## Challenges
A) According to the passage on injunctions against requisitioned company meetings, what did the proposed resolution in Rose v. McGivern seek to do?
B) Write a continuation of the passage on injunctions against requisitioned company meetings, picking up after its final sentence.

─── Text section ───

However in the present case, since the question before the court is whether or not the court has the power or remit to grant an injunction in the present case, the Court placed reliance on the case of Centron Industrial Alliance Ltd v. Pravin Kantilal Vakil & Anr.[4], where the petitioners sought to Court to grant an injunction on the EGM that sought a resolution that the company should withdraw its petition filed before Bombay High Court for the purpose of renegotiating with Brooke Bond India Ltd.

In this referred case, Bombay High Court was posed with the question whether shareholders can requisition a meeting compelling the company to resile from its legal obligation to present a petition for confirmation of the scheme.

While examining the nature of concerned requisitioned meeting, the Court had referred upon the decision of the case Foss v. Harbottle[5], in which it reaffirmed that the courts would generally refuse to interfere in the internal management of the company unless there comes a situation where a general meeting is called where nothing legal could be done, in such cases, injunction restraining the meeting might be granted.

While observing the cases of Isle of Wight Railway Co. v. Tahroudin[6], Foss v. Harbottle[7] and Cricket Club of India Ltd. v. Madhav L. Apte[8], the Court, in this case, had observed that the requisitioned meetings in question were all related to discussing the internal management of the company, thus explaining the court’s reluctance in granting an injunction on the same. The Court in this case was thus of the opinion that there is no point in requisitioning a meeting to pass a resolution that would be wholly illegal.

Whether the resolution sought to be done through the requisitioned EGM is plainly illegal

The Court looked into the case of Queensland Press Limited v. Academy Investments No 3 Pty Ltd & Anr [9], an unreported decision of the Supreme Court of Queensland, where the proposed resolution required the directors of the Board to ratify a proposal for disposing of the company’s major asset. Since the board of directors, who are not just agents of the shareholders, had to decide whether a major asset should be sold, the objective of the requisition was determined to be one that could not be legally effectuated, hence entitling the directors to refuse the convening of the meeting.

In the case of Rose v. McGivern[10], the proposed resolution was to replace an entire Board of Directors which is something that cannot be practically implemented. Hence, the Court in this case was of the opinion that the directors should be entitled to refuse to convene a meeting in relation to the proposal, even if it the matter to be transacted as per the proposal is an object rather than a resolution.

─── Entries supplied ───

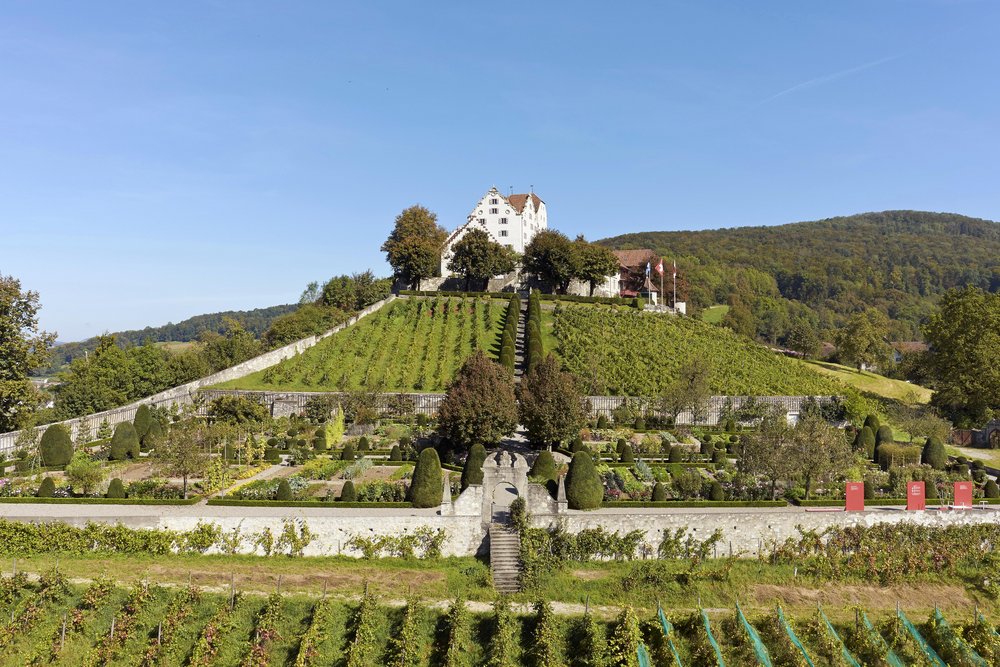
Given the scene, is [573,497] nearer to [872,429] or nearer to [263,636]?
[263,636]

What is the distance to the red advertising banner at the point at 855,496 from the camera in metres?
27.8

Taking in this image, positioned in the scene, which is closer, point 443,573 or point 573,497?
point 443,573

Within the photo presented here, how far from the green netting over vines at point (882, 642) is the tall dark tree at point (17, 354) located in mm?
44098

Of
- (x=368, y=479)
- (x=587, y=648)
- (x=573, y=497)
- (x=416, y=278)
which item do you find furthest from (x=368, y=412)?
(x=416, y=278)

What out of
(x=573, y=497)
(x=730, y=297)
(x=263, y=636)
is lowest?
(x=263, y=636)

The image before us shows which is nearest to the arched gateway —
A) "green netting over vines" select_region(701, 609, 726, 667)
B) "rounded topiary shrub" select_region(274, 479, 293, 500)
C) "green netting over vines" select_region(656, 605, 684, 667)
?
"green netting over vines" select_region(656, 605, 684, 667)

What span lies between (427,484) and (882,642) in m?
16.2

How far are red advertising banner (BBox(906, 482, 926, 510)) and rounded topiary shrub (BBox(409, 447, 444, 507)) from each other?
1900cm

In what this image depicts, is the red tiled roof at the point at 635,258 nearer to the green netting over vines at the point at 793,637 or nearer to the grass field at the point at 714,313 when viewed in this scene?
the grass field at the point at 714,313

───

## Solved problems
A) It sought to replace an entire Board of Directors.

B)
Whether the Court can assess the legality of the resolutions proposed at the requisitioned EGM

Now, as to the contention of the defendant counsel that the Court is precluded from looking at the legality of the proposed resolutions, the court opined that the legality of the resolution must be left to the general body and the same cannot be subjected to questioning until the said resolution has taken place. However, the implementation of the resolution can be restrained by the court where the court would have to look into the whole issue itself. This opinion was based upon the reliance placed on the case of Kaye and Anr. v. Oxford House (Wimbledon) Management & Ors.[11]

Now the Companies Act of the U.K has provided an express statutory provision that a resolution does not have to be moved at the general meeting if it would render it ineffective upon its passing, in terms of any inconsistency of the resolution proposed with any enactment or with the company’s constitution or otherwise.[12] However, the Companies Act, 2013 has nowhere incorporated such proviso in the Code but the same has not precluded the Court in the present matter from asserting otherwise.

Moreover, the case of Cricket Club of India [13] was brought before this court at a time when the Act of 1956 made no special provisioning exclusively for Public Listed Companies, as opposed to the present case. Additionally, with the extant parallel legislations like SEBI, and others, it is essential that a company is found to be compliant of these regulatory statutes as the consequential offences and penalties followed through that could render the company non-functional.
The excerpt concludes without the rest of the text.